# Projectile fired on hill at angle

1. Oct 15, 2005

### eku_girl83

This one is giving me fits!

A projectile is fired with initial speed v0 at an elevation angle of alpha up a hill of slope beta (alpha greater than beta).

How far up the hill will the projectile land?
At waht angle alpha will the range be a maximum?
What is the maximum range?

Where do I begin? How do I write (or alternately, derive) the equations of motions for this case? Normally, for a projectile fired at an angle, we divide the velocity into components and then apply equations for two-dimensional motion. But I just don't know how to approach a projectile at an angle which is fired at another angle!

Any help greatly appreciated!!

2. Oct 15, 2005

### Skippy

When I read it, I was thinking the place from where you fire the projectile from is flat and then there's a hill in front of it. (ie alpha and beta both measured from the x-axis)

Sounds like you're saying alpha is the angle between the projectile and the hill, if that's the case then you just add the two angles to get the angle at which the projectile is fired (relative to the x-axis). In that case though, why would it say "alpha greater than beta".

Either way you choose to use the angle... you can still get your *time when ball hits hill* using the Y motion of the projectile, you'll just have an extra term in there that'll relate how the height of the ground changes over time.

Last edited: Oct 15, 2005
3. Oct 15, 2005

### pymike

That does seem like a tough one.

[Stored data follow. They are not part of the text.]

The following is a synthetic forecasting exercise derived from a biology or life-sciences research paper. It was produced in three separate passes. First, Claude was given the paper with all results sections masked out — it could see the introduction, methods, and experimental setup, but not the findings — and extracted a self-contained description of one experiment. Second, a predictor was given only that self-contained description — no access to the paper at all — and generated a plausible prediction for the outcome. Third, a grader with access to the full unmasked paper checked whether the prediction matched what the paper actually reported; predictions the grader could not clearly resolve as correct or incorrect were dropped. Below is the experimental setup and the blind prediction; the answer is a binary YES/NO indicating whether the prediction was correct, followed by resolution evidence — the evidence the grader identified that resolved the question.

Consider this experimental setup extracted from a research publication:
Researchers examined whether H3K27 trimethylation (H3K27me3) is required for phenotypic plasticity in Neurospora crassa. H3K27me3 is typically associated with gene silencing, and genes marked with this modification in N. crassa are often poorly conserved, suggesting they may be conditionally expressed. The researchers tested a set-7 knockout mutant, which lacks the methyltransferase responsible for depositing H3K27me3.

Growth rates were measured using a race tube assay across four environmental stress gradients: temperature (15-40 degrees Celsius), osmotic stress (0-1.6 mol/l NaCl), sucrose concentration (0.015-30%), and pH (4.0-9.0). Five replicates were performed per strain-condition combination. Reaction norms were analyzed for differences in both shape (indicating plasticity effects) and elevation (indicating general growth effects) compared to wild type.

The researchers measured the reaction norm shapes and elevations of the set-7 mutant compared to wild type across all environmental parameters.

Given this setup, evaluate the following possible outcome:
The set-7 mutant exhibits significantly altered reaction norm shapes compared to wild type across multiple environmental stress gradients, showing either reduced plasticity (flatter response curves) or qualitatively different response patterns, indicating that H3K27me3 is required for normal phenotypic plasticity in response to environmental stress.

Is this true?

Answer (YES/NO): NO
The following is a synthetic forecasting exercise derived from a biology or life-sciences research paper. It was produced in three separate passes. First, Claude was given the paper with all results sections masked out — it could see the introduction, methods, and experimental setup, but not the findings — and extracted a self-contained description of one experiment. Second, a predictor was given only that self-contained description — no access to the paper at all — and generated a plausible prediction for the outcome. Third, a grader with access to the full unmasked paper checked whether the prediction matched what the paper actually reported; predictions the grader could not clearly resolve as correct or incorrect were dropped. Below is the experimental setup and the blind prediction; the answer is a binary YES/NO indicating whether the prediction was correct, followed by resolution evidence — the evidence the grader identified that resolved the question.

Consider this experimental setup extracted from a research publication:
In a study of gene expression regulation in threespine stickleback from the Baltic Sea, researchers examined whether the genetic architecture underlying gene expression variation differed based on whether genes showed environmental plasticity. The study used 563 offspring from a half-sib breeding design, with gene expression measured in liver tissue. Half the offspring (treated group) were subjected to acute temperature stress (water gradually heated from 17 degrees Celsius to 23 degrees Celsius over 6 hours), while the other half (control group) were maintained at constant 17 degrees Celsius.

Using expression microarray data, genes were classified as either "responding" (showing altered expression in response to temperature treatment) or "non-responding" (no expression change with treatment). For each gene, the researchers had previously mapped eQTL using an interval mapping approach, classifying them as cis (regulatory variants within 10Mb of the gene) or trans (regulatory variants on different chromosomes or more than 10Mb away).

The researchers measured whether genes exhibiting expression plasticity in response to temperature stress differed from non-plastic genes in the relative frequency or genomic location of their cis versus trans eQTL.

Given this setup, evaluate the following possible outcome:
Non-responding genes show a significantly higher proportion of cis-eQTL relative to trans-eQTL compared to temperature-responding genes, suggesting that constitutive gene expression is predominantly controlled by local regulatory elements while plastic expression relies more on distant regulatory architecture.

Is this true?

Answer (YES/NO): NO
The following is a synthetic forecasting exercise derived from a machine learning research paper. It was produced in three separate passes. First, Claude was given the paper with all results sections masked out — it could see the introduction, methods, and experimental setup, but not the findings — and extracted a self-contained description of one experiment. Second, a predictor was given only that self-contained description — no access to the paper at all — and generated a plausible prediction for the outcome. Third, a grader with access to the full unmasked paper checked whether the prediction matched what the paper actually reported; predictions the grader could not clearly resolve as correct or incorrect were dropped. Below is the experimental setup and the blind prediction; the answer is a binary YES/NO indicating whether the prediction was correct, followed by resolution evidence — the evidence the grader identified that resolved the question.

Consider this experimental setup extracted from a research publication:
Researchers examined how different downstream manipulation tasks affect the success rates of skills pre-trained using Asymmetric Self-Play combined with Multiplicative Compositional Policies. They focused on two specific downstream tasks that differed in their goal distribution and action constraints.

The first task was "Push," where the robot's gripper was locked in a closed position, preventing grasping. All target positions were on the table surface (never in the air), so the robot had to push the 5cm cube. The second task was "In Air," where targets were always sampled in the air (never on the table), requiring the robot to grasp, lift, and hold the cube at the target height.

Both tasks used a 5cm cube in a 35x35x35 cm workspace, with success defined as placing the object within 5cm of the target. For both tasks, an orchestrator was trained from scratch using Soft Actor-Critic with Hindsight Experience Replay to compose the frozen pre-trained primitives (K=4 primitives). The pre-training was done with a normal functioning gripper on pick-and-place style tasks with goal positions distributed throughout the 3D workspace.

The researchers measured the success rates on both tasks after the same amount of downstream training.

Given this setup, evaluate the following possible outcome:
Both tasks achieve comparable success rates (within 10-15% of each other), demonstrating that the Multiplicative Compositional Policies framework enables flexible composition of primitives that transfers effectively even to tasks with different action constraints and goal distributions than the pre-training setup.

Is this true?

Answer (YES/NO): NO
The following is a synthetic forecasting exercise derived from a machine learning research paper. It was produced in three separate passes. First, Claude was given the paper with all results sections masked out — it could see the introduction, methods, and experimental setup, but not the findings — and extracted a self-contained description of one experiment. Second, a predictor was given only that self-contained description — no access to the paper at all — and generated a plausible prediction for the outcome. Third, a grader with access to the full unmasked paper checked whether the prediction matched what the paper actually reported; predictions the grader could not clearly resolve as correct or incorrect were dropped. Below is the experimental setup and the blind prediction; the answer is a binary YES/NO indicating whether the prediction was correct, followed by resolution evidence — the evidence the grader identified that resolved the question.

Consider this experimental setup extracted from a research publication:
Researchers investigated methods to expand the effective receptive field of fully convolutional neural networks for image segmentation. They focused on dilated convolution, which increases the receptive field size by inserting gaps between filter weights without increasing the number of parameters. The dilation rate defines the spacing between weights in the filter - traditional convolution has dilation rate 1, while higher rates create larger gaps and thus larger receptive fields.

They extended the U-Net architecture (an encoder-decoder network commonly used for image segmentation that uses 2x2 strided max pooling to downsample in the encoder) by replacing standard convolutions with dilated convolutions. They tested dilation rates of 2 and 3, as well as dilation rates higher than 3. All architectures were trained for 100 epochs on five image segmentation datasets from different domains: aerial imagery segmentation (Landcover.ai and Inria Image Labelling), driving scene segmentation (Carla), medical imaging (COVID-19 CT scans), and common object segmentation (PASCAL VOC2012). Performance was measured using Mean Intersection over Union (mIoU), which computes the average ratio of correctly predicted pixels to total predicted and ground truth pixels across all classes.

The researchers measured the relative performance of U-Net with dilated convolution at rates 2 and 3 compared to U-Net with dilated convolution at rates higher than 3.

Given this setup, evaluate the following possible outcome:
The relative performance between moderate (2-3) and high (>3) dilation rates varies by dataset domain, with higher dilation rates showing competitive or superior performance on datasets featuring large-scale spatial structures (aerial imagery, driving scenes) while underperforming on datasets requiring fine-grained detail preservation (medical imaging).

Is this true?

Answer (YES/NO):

I think you could do it numerically if you were given values but it sounds like you are wanted to do it algebracially. I'm a bit bit stumped by it myself, this might help but probably not . If I have the problem set up right, I believe you can set it up for the tan(beta), then have that equal to the equation for x over the equation for y. I'm not sure what to do to maximize x for alpha though. Ok, hope I can get this TeX right...

$$\tan\beta = \frac{x}{y}$$

$$x = V_{xo}t = \cos({\alpha})V_{o}t$$

$$y = V_{yo}t + \frac{1}{2}gt^2 = \sin({\alpha})V_{o}t + \frac{1}{2}gt^2$$

Last edited: Oct 15, 2005
4. Oct 17, 2005

### hotvette

I believe this situation boils down to finding the intersection of 2 functions. One function is the y = f(x) to describe the projectile as if there were no incline. The second function describes the incline, which is just a line. Find the intersection of the two functions.